In short, the HTT’s will become multidimensional teams capable of deploying around the globe with the capability to use “civilian power” but go kinetic in the snap of a finger. The Sri Lankan soldier who once said, “I fear Human Terrain Teams more than the CIA” was quite prescient.
The HTS effort will continue during Operation New Dawn in Iraq and is ongoing in Afghanistan. According to US Army FY2012 budget documents, the HTS program will expand into other combatant commands like AFRICOM.
According to the CNAR, US Army TRADOC leadership was largely ambivalent to the HTS program even as General David Petraeus, USA—and ostensibly the CG of TRADOC--aggressively supported the effort as the premier solution to the failure of American political and military to prepare the human-cultural terrain for American soldiers.
On their watch soldier/civilian casualties (KIA, WIA), a manslaughter and hostage case, and sexual harassment cases took place within HTS. That TRADOC leadership in G2 and up the chain of command in TRADOC tolerated this state of affairs is common but utterly distasteful.
And people get promoted while people and programs crash and burn around them?
Some say that the next generation HTS is doomed because the reputation of HTS is so horrid that many in the field will try to avoid getting ensnared in the social science/intelligence combination product that HTS pushes. Within the US Army’s budget documents justifying HTS and other intelligence programs, there is a note that indicates the costs have increased because more contractors are being used to perform intelligence tasks of all types--just so.
At any rate, two excerpts from the CNAR are listed below.
Visit the DTIC site to review the report.
“It appears that HTS's most significant problems revolve around human resourcing and the level of support provided to HTS by TRADOC.' We believe that solutions to these immediate issues exist. We emphasize, however that, these issues are not new. Problems in human resourcing and support have been evident in HTS for years—and little has been done to address them to date. As a result, we conclude that a more fundamental problem may exist: there may be a lack of TRADOC institutional commitment to making HTS a success. Hence, while further exploration would need to be conducted to determine this definitively, it is possible that the HTS mission would be better served if HTS were located elsewhere, but potential alternatives are beyond the scope of this assessment.”

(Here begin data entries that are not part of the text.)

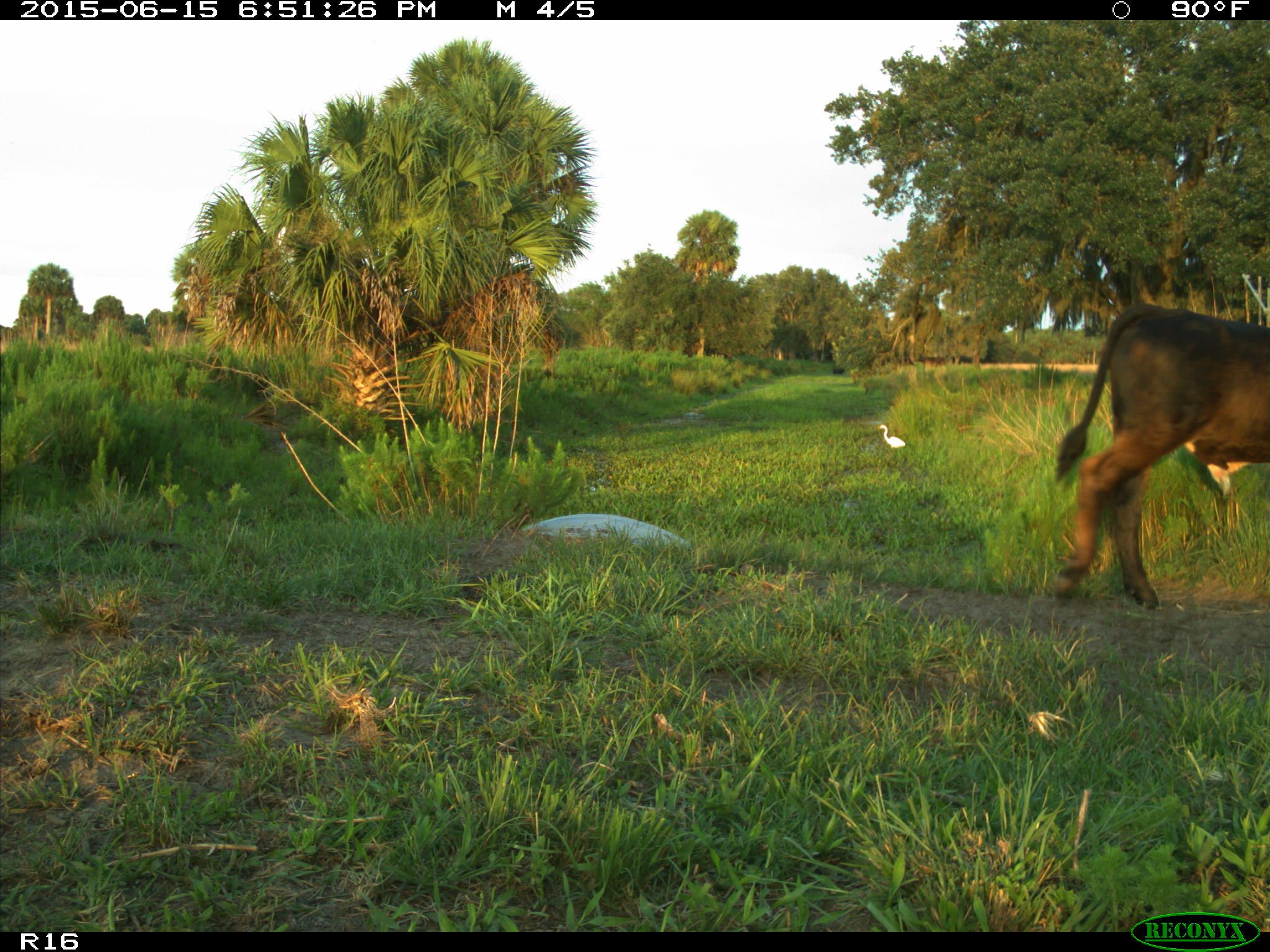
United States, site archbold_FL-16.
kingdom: Animalia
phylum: Chordata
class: Mammalia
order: Artiodactyla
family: Bovidae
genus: Bos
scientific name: Bos taurus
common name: domestic cow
Bos taurus (domestic cow).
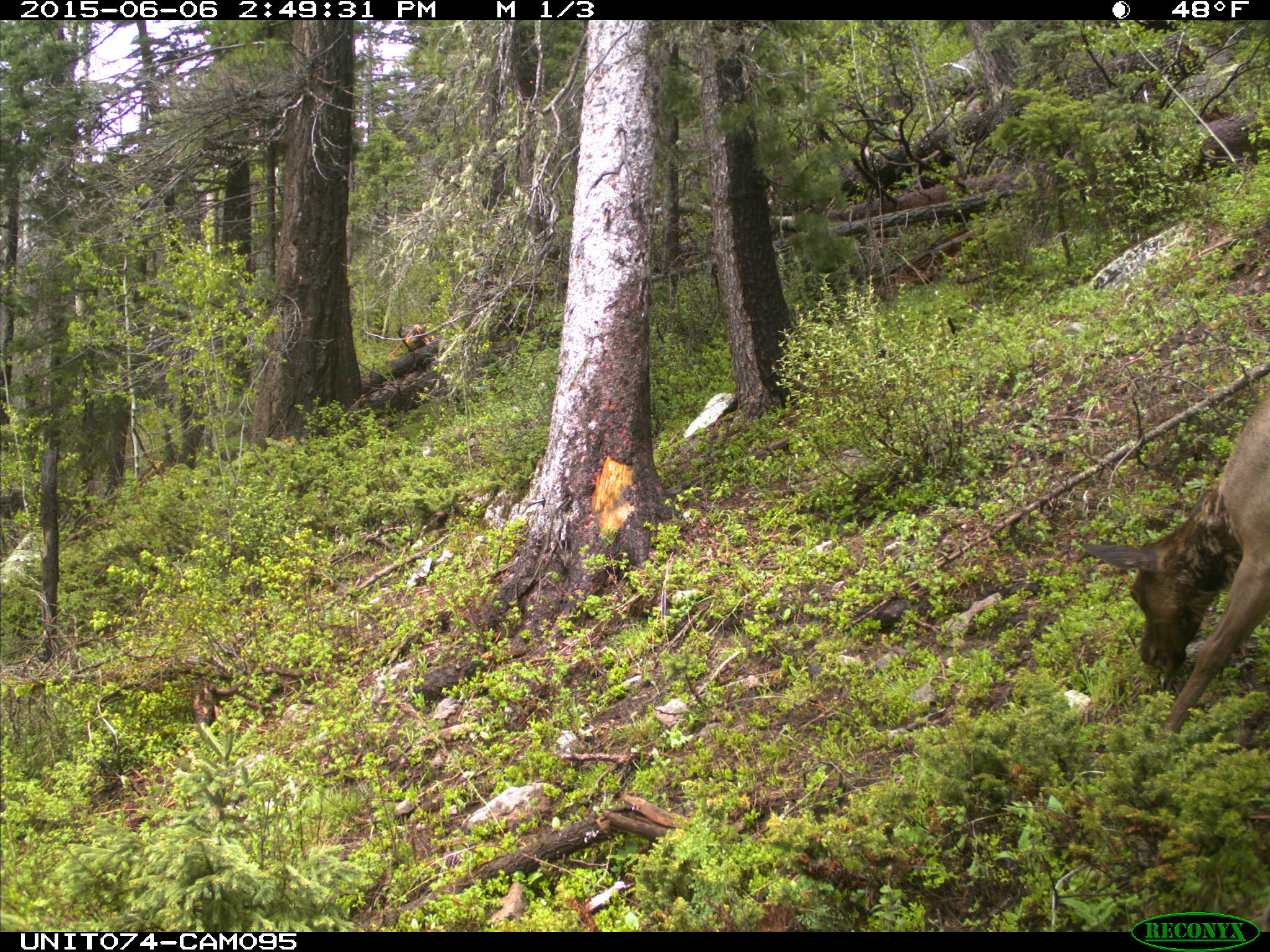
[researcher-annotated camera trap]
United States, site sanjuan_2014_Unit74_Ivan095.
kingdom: Animalia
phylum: Chordata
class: Mammalia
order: Artiodactyla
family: Cervidae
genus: Cervus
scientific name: Cervus elaphus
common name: red deer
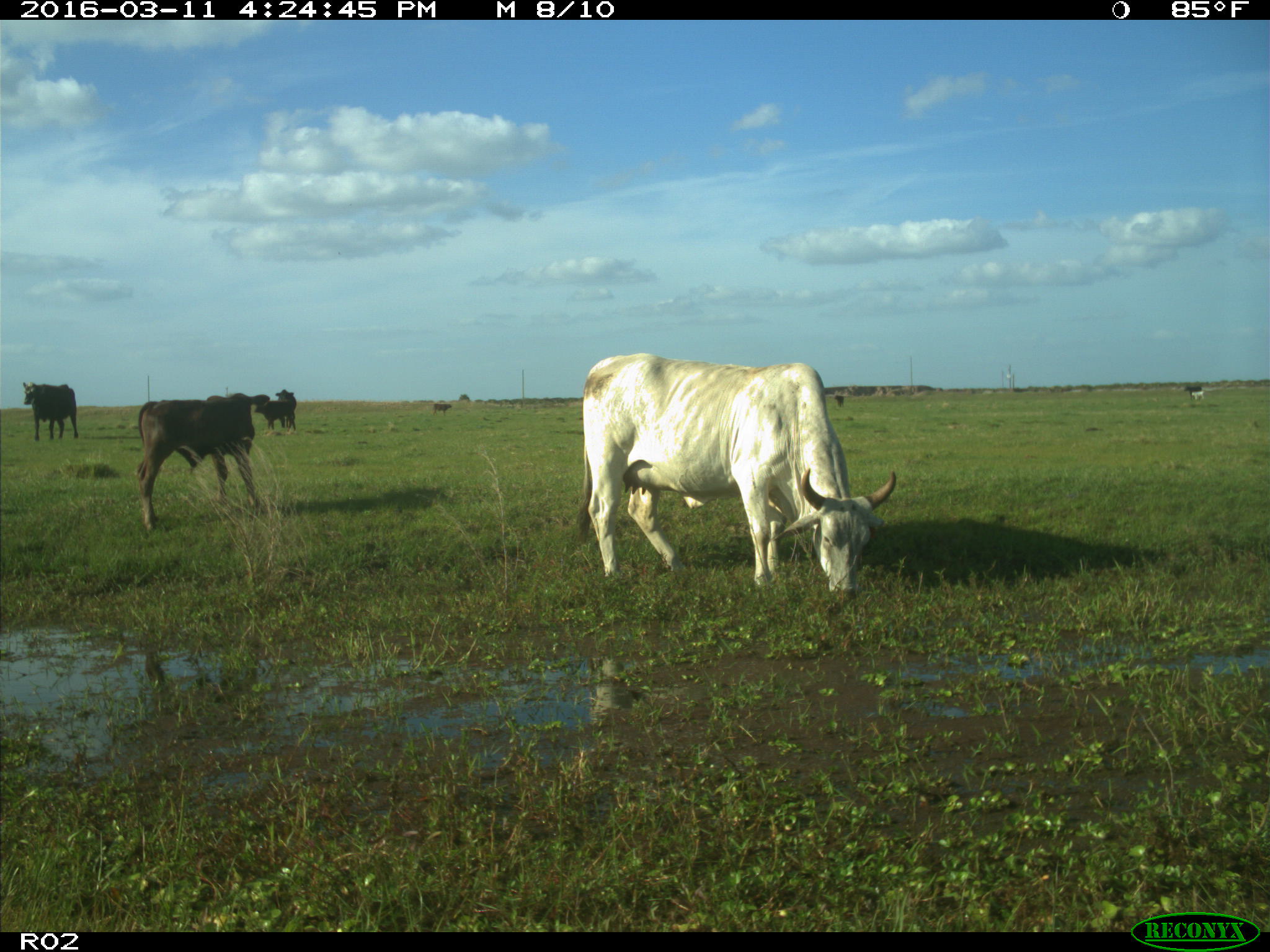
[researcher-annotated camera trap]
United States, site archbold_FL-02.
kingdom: Animalia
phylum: Chordata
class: Mammalia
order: Artiodactyla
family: Bovidae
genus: Bos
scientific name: Bos taurus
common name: domestic cow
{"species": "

“It, it is unclear what the exact purpose and goals of past assessments have been and who the intended audience is. It appears that the Project Management Office was the primary recipient of HTS products and that TRADOC G2 has not received or reviewed HTS assessment products. Second, the current approach has made it difficult to conduct any trend analysis of the program's development. Finally, there is not a formal process for implementing the suggestions/conclusions reached in the various assessments within HTS. Any organizational change that has come about due to past assessments has been the result of an informal decision-making process.”